--- Data lines ---
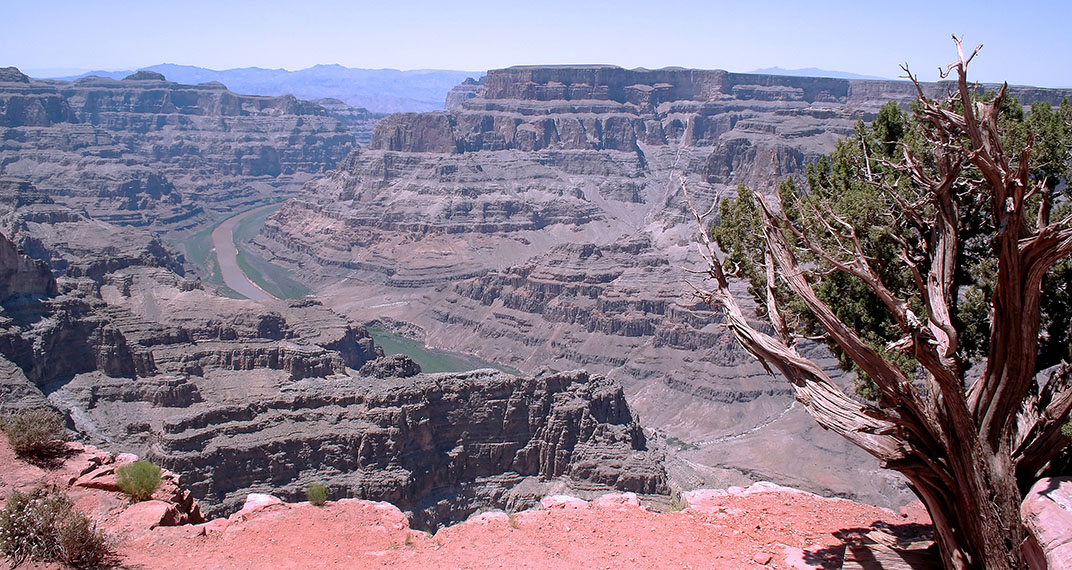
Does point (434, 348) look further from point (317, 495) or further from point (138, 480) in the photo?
point (138, 480)

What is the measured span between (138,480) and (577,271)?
101789mm

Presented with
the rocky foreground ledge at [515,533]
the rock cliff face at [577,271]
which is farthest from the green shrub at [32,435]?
the rock cliff face at [577,271]

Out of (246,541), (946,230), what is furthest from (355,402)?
(946,230)

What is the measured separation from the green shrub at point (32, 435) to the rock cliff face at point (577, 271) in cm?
4558

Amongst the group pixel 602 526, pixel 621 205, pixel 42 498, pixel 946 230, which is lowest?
pixel 621 205

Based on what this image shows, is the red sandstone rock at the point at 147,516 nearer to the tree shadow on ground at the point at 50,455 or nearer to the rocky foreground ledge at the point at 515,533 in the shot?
the rocky foreground ledge at the point at 515,533

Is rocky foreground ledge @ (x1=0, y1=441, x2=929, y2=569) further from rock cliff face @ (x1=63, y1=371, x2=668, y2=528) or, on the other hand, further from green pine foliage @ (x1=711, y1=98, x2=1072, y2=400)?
rock cliff face @ (x1=63, y1=371, x2=668, y2=528)

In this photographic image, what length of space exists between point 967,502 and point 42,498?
16.7 m

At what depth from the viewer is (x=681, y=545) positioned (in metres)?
18.4

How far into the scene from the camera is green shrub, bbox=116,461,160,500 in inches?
774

--- Task ---
Make an exact copy of every record, pictures excluded.

--- Task output ---
Does point (434, 348) look further from point (317, 495) or further from point (138, 480) in the photo?
point (138, 480)

What is the measured span between (138,480) and (577,271)?
101789mm

Presented with
the rocky foreground ledge at [515,533]
the rock cliff face at [577,271]
which is farthest from the green shrub at [32,435]?
the rock cliff face at [577,271]

Out of (246,541), (946,230), what is furthest from (355,402)?
(946,230)

What is the measured separation from the green shrub at point (32, 435) to the rock cliff face at point (577, 271) in cm?
4558

Amongst the group pixel 602 526, pixel 621 205, pixel 42 498, pixel 946 230, which is lowest?
pixel 621 205

Based on what this image shows, is the red sandstone rock at the point at 147,516 nearer to the tree shadow on ground at the point at 50,455 or nearer to the rocky foreground ledge at the point at 515,533 in the shot?
the rocky foreground ledge at the point at 515,533

Is rocky foreground ledge @ (x1=0, y1=441, x2=929, y2=569) further from rock cliff face @ (x1=63, y1=371, x2=668, y2=528) or, on the other hand, further from green pine foliage @ (x1=711, y1=98, x2=1072, y2=400)?
rock cliff face @ (x1=63, y1=371, x2=668, y2=528)

In this photographic image, what length of space exists between point 967,502 and point 42,498?
16.7 m

At what depth from the viewer is (x=681, y=545) positioned (in metres)?
18.4

How far into the scene from the camera is green shrub, bbox=116,461,160,500 in inches?
774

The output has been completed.